Is her bread out in the open or enclosed in a bag or other container?

The science fair bread has been kept in zippered sandwich bags so that it doesn’t dry out.

The bread that was in the bread drawer was just whole grain sandwich bread in the wrapper it came in.

It’s not unusual for bread (or hamburger buns) in our bread drawer to get moldy after a week or so. So I didn’t think it would be so hard to intentionally try to grow moldy bread!

Kept closed or opened on a regular basis?

Putting my store bought dinner rolls into an additional (ziplock) bag, when I get home, generally doubles the time it takes before they start to mould.

My guess is the zip lock keeps out a LOT more air than the bag it comes in. Should have left it in the kind of bag it comes from the store in, I think!

Perhaps your bread drawer has a dusting of mold spores that infect new breadstuffs kept within. Your controlled (sealed sandwich bags) breads may be pretty sterile. It may be useful to ‘infect’ your experimental breads by either leaving them exposed on the countertop for a few hours, or similarly put into your bread drawer, before packaging them and moving them to temperature controlled environments.

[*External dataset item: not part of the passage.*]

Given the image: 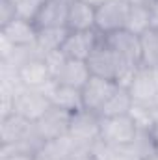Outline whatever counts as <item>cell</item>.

What CannyDan said plus your bread drawer might have air moisture a percent or two higher, just enough to encourage growth.

Had a pantry cabinet once, had the same problem with bread.

This could actually be an awesome science lesson. She started with the idea for one experiment, determining the temperature sensitivity of mold growth, and accidentally made another discovery, mold spores don’t penetrate plastic bags. You might consider changing directions and seeing what kind of containers prevent mold growth: plastic bags, paper bags, glass jars with loose lids, glass jars with tight lids, etc.

Yeah, I wondered if maybe the zipper bags were a little too airtight. We wanted to keep the bread from drying out, but probably kept the mold out too.

This would be an excellent idea, if not for the fact that her project is due Thursday. :wink:

Just FYI - most commercially produced bread products contains a mold retardant calcium propionate. So, if you are over a certain age, your experience with bread getting moldy years ago would not be a useful metric nowadays.

Yep. The young scientist should start with bread she has made herself.

Living in a high humidity environment, I can attest that mold spores think nothing of ziplock bags.

We make our own bread and it only takes a couple of days for it to get moldy.

I keep my bread in the freezer and it doesn’t get moldy.

did you mean “mold” (fungus) rather than “mould” (shape)?

The UK spelling of both is the same - mould.